El Congreso despachó a ley el reajuste para el sector público, que otorgará un aumento total de 3,4% escalonado y quedó listo para ser promulgado por el Gobierno tras acuerdos en la Cámara que evitaron votaciones separadas.
La iniciativa fue aprobada después de que los representantes del sector republicano accedieran a retirar “más de una decena de votaciones separadas”, según el despacho parlamentario, permitiendo así el avance del proyecto hacia su firma presidencial.
El paquete de reajuste establece un incremento de 3,4% dividido en dos tramos: “2,0% a partir de diciembre de 2025, que será pagado de manera retroactiva, y 1,4% a partir de junio de este año”, informó la fuente parlamentaria que cubrió la sesión.
Durante la discusión en la Cámara estuvieron presentes los ministros de Trabajo y Hacienda, Giorgio Boccardo y Nicolás Grau, quienes acompañaron la gestión del Ejecutivo en el Congreso para explicar los alcances del ajuste.
El Gobierno no logró mantener uno de los puntos más polémicos de su propuesta.
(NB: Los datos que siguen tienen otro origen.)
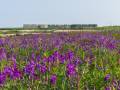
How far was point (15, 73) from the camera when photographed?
6461 millimetres

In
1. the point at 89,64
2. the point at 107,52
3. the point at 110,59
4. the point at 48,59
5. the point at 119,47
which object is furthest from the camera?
the point at 119,47

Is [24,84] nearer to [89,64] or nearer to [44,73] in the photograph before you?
[44,73]

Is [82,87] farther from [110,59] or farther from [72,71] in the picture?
[110,59]

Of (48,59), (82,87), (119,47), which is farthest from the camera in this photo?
(119,47)

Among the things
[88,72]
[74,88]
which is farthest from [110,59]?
[74,88]

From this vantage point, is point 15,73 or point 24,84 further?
point 24,84

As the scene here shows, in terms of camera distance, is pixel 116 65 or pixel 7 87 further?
pixel 116 65

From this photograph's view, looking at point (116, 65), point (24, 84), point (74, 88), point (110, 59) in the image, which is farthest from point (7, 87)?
point (110, 59)

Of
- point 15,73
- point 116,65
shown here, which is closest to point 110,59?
point 116,65

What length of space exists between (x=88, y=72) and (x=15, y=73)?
7.89ft

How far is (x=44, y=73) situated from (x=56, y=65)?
2.83 feet

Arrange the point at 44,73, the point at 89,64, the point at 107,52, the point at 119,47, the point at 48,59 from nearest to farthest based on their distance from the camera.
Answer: the point at 44,73 < the point at 48,59 < the point at 89,64 < the point at 107,52 < the point at 119,47

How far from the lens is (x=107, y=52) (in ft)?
37.0

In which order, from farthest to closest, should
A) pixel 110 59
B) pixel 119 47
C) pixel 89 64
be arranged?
1. pixel 119 47
2. pixel 110 59
3. pixel 89 64
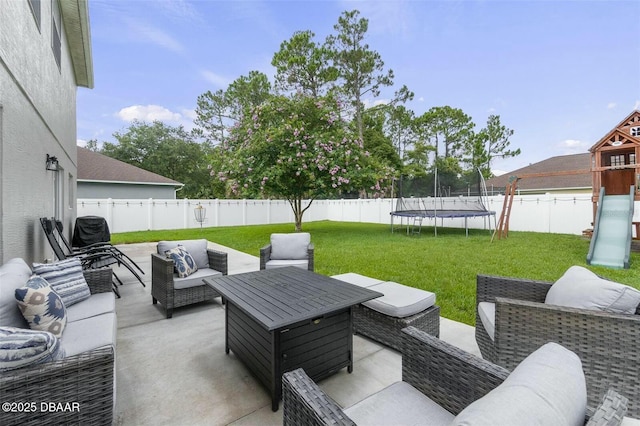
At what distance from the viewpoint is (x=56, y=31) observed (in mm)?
5180

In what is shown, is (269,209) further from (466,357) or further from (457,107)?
(466,357)

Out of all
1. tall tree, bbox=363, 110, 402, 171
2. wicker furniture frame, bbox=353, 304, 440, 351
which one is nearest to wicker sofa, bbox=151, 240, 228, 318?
wicker furniture frame, bbox=353, 304, 440, 351

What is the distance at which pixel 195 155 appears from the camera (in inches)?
933

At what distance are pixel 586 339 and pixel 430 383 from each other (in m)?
1.06

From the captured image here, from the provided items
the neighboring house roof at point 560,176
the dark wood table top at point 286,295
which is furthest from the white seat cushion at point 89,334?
the neighboring house roof at point 560,176

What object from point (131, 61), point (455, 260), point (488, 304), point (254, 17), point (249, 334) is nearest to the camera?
point (249, 334)

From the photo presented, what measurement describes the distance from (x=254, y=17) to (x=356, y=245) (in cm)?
778

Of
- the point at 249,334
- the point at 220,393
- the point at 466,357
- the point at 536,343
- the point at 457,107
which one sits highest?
the point at 457,107

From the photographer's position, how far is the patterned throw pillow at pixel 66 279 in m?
2.51

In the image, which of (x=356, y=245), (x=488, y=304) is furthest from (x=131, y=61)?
(x=488, y=304)

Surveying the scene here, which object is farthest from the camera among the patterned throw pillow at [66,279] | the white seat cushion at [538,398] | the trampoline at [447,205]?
the trampoline at [447,205]

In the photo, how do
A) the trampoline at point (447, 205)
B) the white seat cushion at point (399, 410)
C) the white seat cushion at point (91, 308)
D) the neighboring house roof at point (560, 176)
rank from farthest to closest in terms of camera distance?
the neighboring house roof at point (560, 176)
the trampoline at point (447, 205)
the white seat cushion at point (91, 308)
the white seat cushion at point (399, 410)

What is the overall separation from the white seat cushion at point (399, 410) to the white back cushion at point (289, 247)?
3.19 meters

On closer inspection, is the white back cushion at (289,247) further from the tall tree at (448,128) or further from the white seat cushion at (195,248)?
the tall tree at (448,128)
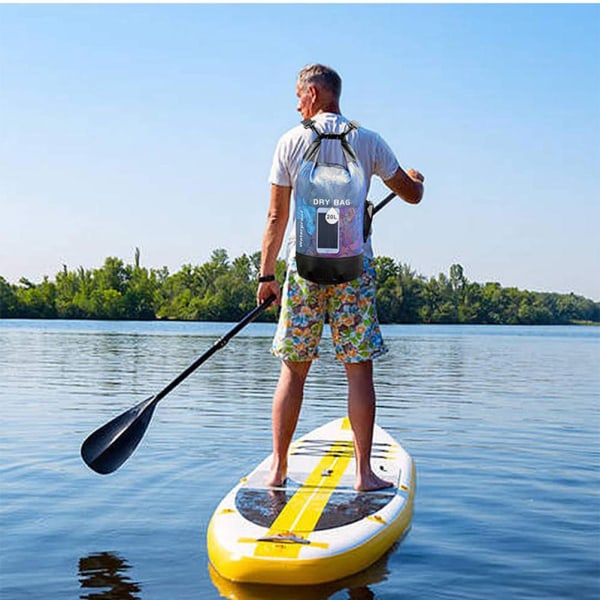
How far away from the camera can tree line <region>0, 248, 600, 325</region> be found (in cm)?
9325

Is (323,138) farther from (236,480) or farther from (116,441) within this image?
(236,480)

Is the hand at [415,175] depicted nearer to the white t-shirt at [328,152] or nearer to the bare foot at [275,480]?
the white t-shirt at [328,152]

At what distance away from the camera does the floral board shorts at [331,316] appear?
4.96m

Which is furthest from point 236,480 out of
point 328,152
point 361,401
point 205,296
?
point 205,296

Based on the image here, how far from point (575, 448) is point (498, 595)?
16.6 feet

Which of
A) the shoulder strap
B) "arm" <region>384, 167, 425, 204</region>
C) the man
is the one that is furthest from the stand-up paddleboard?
the shoulder strap

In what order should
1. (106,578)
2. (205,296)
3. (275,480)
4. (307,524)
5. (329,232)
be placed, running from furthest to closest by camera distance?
(205,296) → (275,480) → (329,232) → (307,524) → (106,578)

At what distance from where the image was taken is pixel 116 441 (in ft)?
18.5

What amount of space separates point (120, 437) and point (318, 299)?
1.63 m

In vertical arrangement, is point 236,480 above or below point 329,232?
below

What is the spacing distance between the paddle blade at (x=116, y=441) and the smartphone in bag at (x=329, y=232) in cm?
161

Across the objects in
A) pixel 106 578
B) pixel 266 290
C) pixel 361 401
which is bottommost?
pixel 106 578

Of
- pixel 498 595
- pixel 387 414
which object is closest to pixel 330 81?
pixel 498 595

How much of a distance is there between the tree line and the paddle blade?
8034 centimetres
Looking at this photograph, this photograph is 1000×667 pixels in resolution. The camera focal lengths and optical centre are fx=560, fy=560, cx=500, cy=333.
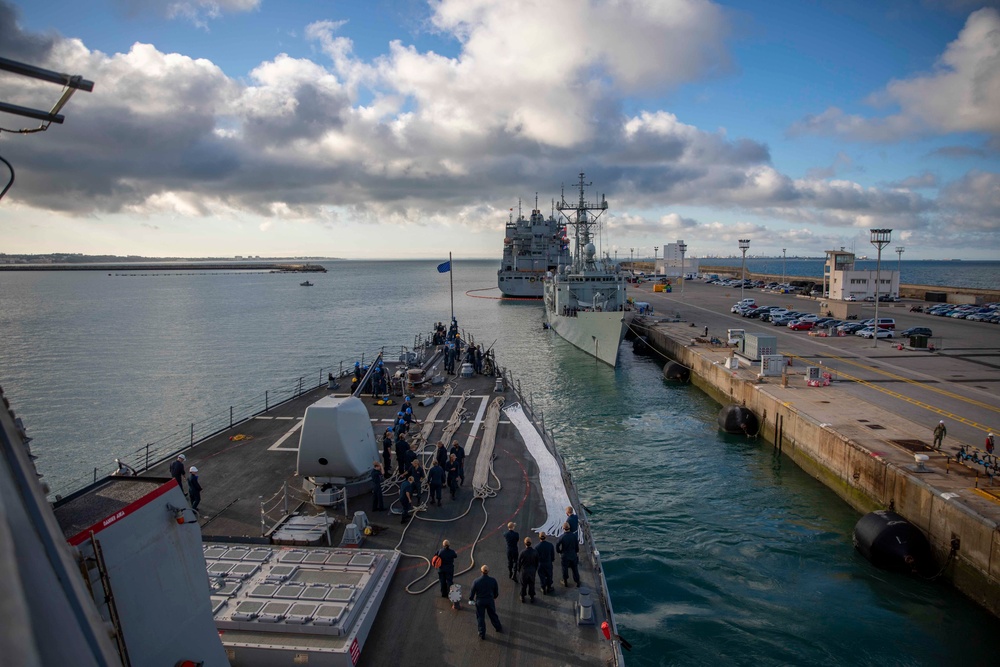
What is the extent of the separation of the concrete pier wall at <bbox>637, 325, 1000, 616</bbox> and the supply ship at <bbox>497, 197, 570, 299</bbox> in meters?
83.0

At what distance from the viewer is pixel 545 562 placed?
9.96 m

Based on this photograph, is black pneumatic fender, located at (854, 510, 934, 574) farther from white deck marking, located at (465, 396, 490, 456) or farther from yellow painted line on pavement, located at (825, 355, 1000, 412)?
yellow painted line on pavement, located at (825, 355, 1000, 412)

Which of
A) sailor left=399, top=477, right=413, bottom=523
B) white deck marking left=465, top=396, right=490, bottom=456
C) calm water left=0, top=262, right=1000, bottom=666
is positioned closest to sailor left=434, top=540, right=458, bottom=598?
sailor left=399, top=477, right=413, bottom=523

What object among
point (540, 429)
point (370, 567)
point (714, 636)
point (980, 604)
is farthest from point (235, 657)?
point (980, 604)

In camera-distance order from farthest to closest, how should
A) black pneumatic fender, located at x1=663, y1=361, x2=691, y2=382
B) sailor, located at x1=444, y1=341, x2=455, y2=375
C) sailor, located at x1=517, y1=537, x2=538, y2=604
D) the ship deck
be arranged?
1. black pneumatic fender, located at x1=663, y1=361, x2=691, y2=382
2. sailor, located at x1=444, y1=341, x2=455, y2=375
3. sailor, located at x1=517, y1=537, x2=538, y2=604
4. the ship deck

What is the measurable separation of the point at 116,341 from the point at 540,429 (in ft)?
→ 194

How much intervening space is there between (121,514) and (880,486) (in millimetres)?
19841

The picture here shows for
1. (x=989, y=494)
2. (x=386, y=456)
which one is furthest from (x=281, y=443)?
(x=989, y=494)

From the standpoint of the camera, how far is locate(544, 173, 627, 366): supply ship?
149ft

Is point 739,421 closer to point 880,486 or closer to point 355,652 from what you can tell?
point 880,486

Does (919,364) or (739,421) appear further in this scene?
(919,364)

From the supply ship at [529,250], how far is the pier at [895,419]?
66.8 meters

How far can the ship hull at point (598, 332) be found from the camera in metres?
44.3

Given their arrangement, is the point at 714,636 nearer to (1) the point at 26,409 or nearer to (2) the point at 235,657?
(2) the point at 235,657
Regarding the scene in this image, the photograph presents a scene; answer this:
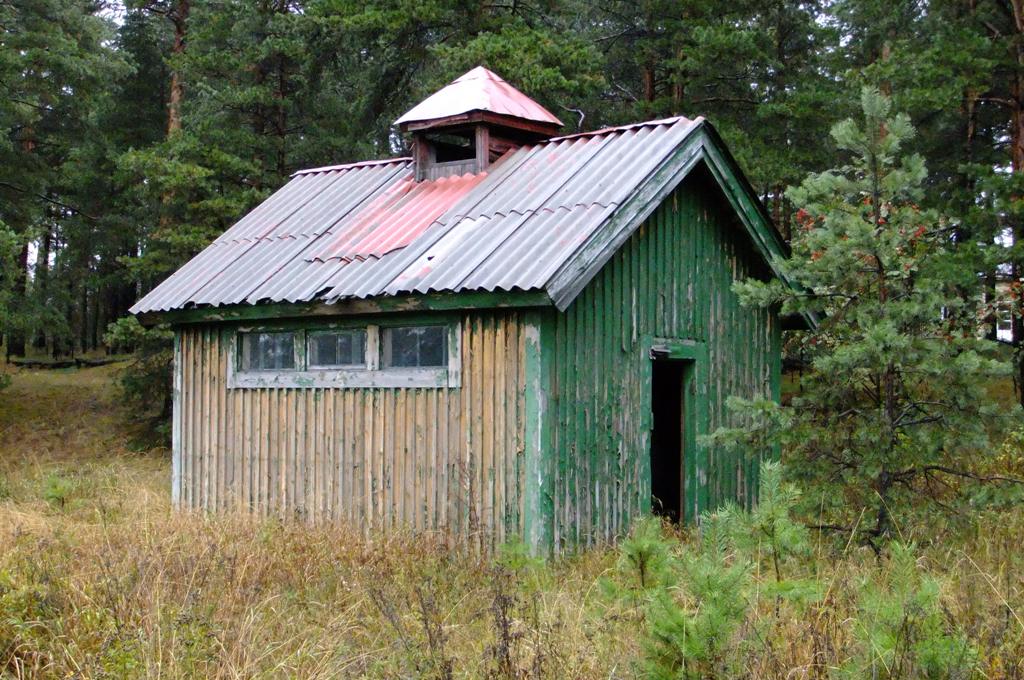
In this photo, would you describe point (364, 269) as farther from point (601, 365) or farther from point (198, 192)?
point (198, 192)

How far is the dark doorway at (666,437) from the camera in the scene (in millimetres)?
13078

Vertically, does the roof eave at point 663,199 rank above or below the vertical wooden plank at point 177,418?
above

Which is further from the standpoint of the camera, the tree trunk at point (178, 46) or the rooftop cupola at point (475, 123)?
the tree trunk at point (178, 46)

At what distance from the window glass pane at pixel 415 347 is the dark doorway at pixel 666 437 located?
3.44 m

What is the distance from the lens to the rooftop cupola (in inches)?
496

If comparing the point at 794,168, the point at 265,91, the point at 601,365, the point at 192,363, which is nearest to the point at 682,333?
the point at 601,365

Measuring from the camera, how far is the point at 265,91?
901 inches

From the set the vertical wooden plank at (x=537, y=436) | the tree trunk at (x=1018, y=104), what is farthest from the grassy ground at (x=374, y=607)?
the tree trunk at (x=1018, y=104)

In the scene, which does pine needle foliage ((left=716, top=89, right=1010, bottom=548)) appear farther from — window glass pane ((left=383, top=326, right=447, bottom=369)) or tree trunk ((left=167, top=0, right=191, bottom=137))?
tree trunk ((left=167, top=0, right=191, bottom=137))

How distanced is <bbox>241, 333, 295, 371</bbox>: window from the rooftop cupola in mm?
2844

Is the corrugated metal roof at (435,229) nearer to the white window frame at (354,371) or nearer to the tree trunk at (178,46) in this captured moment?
the white window frame at (354,371)

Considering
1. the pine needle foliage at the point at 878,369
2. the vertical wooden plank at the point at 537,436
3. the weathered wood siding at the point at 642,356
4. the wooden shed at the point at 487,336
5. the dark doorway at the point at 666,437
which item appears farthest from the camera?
the dark doorway at the point at 666,437

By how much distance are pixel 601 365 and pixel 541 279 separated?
1633 mm

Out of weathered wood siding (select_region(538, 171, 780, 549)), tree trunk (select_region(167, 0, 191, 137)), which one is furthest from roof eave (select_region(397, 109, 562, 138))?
tree trunk (select_region(167, 0, 191, 137))
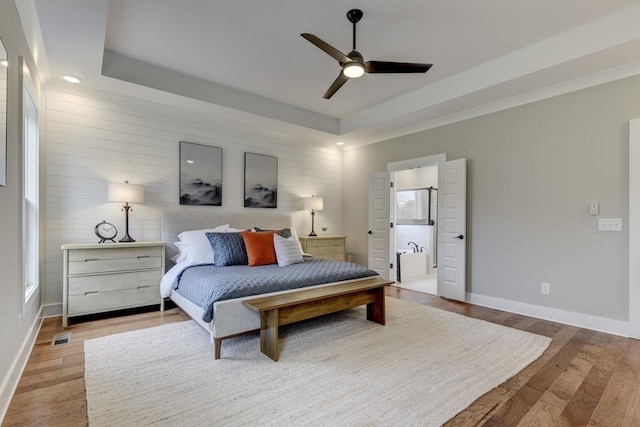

Aunque el Ejecutivo impulsó medidas para proteger la “estabilidad laboral” de los funcionarios, la oposición logró frenar esa norma, que fue calificada en el debate como “ley de amarre” y finalmente no fue incorporada al texto final.
Además del reajuste, la actual administración mantuvo por un año más la modalidad de teletrabajo para el sector público, una medida que quedó contemplada en el despacho aprobado.